Output the lines between the one containing "Is pink petal" and the one containing "2352 millimetres", inclusive, as a JSON list of strings with one string per line, skipping blank lines.

[Rows from a dataset]

(begin)

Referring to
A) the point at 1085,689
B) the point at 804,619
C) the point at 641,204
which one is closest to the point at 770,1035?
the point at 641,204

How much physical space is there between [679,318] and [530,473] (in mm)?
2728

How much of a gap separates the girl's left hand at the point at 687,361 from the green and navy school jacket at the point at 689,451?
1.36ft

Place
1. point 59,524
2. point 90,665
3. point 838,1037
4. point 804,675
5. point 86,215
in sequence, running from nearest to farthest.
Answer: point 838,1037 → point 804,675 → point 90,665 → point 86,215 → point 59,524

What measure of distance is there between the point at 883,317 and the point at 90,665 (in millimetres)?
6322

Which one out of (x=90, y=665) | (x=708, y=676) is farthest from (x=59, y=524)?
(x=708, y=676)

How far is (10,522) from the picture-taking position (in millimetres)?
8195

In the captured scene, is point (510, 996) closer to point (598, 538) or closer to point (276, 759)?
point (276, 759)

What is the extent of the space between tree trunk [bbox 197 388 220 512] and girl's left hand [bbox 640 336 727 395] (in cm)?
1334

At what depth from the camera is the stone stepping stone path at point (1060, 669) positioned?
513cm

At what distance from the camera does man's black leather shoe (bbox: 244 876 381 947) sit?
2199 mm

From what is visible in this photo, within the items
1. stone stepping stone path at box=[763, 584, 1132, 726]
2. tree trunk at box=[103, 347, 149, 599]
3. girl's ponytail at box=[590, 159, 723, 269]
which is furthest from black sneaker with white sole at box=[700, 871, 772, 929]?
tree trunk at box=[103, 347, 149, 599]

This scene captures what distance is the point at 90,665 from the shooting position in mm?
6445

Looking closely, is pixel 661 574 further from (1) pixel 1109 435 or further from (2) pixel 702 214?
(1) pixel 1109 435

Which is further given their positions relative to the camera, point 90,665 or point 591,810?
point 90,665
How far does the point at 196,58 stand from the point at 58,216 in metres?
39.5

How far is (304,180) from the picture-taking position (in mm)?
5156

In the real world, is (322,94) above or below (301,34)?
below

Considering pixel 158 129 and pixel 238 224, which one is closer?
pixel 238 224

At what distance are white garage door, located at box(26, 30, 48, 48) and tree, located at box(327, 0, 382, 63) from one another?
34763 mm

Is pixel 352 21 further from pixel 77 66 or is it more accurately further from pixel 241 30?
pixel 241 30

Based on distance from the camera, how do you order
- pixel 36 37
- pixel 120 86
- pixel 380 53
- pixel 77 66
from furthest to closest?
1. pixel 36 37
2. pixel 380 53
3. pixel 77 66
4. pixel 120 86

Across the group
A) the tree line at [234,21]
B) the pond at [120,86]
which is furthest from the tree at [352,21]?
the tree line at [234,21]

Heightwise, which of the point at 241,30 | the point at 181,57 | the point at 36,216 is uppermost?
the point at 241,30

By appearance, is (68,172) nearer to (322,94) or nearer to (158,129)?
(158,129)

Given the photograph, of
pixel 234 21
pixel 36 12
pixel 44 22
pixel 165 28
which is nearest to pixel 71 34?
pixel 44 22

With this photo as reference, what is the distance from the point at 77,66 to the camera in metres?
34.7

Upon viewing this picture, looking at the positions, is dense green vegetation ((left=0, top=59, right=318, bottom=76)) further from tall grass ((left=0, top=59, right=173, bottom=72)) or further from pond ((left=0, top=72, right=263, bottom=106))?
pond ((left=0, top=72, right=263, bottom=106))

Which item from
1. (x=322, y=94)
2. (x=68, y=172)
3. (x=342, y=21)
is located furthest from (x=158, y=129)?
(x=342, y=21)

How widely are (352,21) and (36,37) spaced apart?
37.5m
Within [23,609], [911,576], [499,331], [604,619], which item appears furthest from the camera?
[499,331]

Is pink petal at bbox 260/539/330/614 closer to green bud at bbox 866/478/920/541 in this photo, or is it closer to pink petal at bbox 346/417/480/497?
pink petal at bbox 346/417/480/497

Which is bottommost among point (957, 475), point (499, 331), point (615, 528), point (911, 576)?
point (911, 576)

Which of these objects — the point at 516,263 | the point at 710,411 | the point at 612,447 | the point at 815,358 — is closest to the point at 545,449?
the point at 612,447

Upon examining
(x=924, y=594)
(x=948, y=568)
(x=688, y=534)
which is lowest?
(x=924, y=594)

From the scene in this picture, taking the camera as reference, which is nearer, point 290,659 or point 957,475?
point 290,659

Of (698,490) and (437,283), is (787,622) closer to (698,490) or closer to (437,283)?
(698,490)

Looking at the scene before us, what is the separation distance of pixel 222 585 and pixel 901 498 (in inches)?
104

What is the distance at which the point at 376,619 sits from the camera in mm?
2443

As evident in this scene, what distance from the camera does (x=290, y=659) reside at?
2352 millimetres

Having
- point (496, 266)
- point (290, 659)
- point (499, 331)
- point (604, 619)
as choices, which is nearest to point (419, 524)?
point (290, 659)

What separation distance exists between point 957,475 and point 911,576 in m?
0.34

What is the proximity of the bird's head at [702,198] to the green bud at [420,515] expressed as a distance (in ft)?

(end)

## FINISHED EXERCISE
[
  "Is pink petal at bbox 260/539/330/614 closer to green bud at bbox 866/478/920/541 in this photo, or is it closer to pink petal at bbox 346/417/480/497?",
  "pink petal at bbox 346/417/480/497",
  "Which is bottommost among point (957, 475), point (499, 331), point (615, 528), point (911, 576)?",
  "point (911, 576)",
  "Which of these objects — the point at 516,263 | the point at 710,411 | the point at 612,447 | the point at 815,358 — is closest to the point at 545,449?",
  "the point at 612,447",
  "Upon examining",
  "(x=924, y=594)",
  "(x=948, y=568)",
  "(x=688, y=534)",
  "which is lowest?",
  "(x=924, y=594)",
  "From the scene in this picture, taking the camera as reference, which is nearer, point 290,659 or point 957,475?",
  "point 290,659",
  "Of (698,490) and (437,283), is (787,622) closer to (698,490) or closer to (437,283)?",
  "(698,490)",
  "Looking at the scene before us, what is the separation distance of pixel 222 585 and pixel 901 498 (in inches)?",
  "104",
  "What is the distance at which the point at 376,619 sits from the camera in mm?",
  "2443",
  "As evident in this scene, what distance from the camera does (x=290, y=659) reside at?",
  "2352 millimetres"
]